Raw records

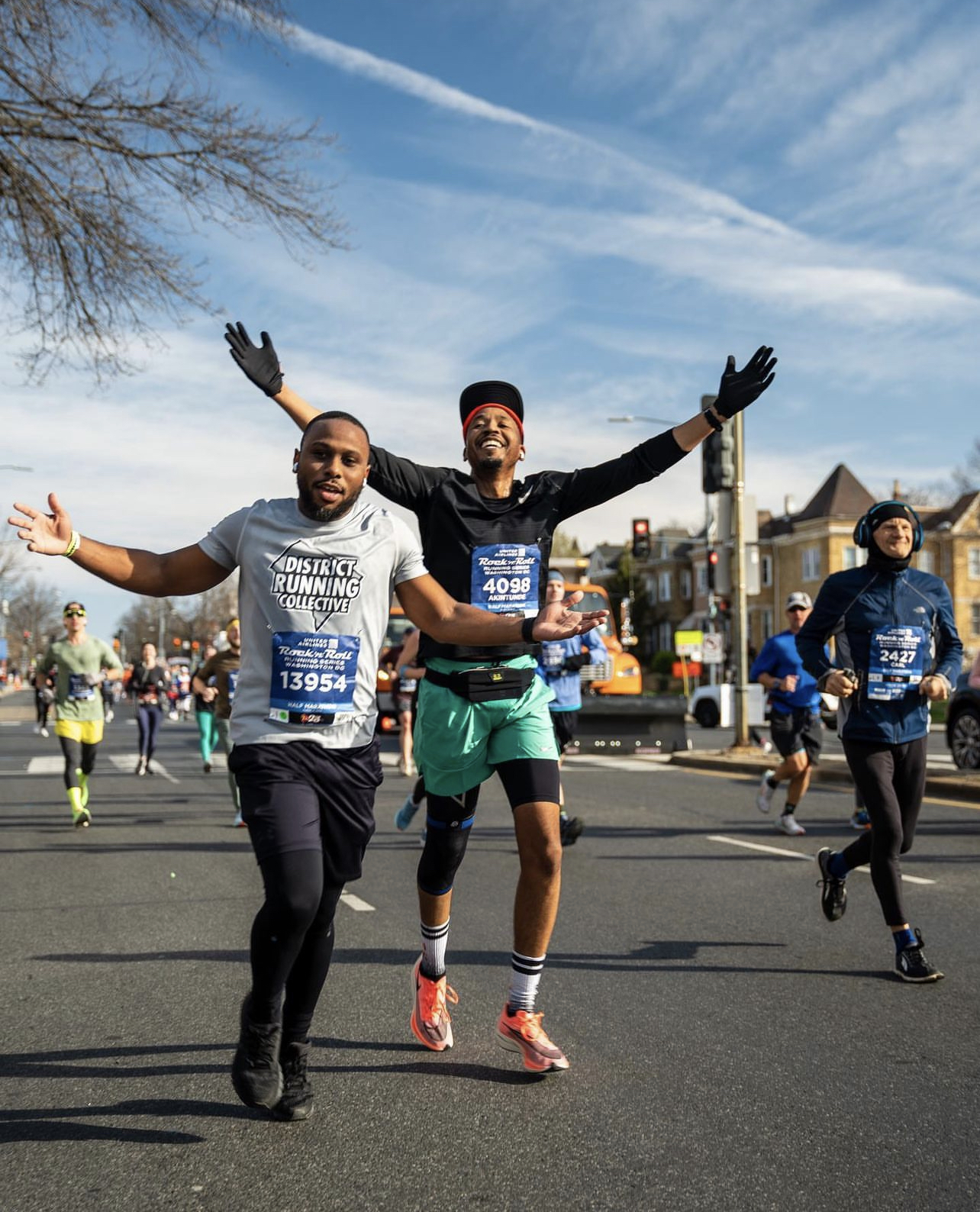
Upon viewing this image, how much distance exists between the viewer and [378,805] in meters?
13.7

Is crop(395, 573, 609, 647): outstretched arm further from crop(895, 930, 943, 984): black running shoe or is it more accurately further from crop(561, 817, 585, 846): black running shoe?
crop(561, 817, 585, 846): black running shoe

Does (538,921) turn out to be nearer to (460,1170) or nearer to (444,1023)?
(444,1023)

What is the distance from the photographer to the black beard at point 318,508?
3.84 meters

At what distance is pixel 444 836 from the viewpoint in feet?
15.0

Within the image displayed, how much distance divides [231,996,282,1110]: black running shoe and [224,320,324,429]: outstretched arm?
1.93m

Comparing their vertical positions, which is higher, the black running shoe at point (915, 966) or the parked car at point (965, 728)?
the parked car at point (965, 728)

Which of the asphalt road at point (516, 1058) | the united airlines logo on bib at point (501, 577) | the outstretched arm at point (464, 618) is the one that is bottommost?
the asphalt road at point (516, 1058)

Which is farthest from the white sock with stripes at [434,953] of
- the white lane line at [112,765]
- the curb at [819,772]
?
the white lane line at [112,765]

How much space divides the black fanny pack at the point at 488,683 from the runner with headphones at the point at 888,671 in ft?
6.38

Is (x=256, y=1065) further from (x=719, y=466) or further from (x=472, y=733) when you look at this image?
(x=719, y=466)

**Your goal:** Make an exact copy of the whole listing, but don't bring over any pictures.

**Reply:**
Upon viewing this image, how much distance exists between the viewer and [378,805] in meters?
13.7

Is crop(395, 573, 609, 647): outstretched arm further from crop(895, 930, 943, 984): black running shoe or is it more accurately further from crop(561, 817, 585, 846): black running shoe?
crop(561, 817, 585, 846): black running shoe

Does (538,921) turn out to be nearer to (460,1170) or nearer to (444,1023)?
(444,1023)

What is the distance from the photographer to the black beard at point 318,508?
3.84 meters

At what distance is pixel 444 836 from the viewpoint in feet?
15.0

Within the image displayed, how much distance divides [231,996,282,1110]: black running shoe and [224,320,324,429]: outstretched arm?
1.93m

Comparing their vertical positions, which is higher, the black running shoe at point (915, 966) or the parked car at point (965, 728)?
the parked car at point (965, 728)

Which of the asphalt road at point (516, 1058) | the united airlines logo on bib at point (501, 577) | the outstretched arm at point (464, 618) is the one that is bottommost?
the asphalt road at point (516, 1058)

Which is farthest from the white sock with stripes at [434,953] of
- the white lane line at [112,765]
- the curb at [819,772]
?
the white lane line at [112,765]

How much space divides the black fanny pack at the point at 488,683 from the runner with headphones at the point at 888,671 in ft?
6.38

Is (x=256, y=1065) further from (x=719, y=466) or further from (x=472, y=733) when you look at this image?
(x=719, y=466)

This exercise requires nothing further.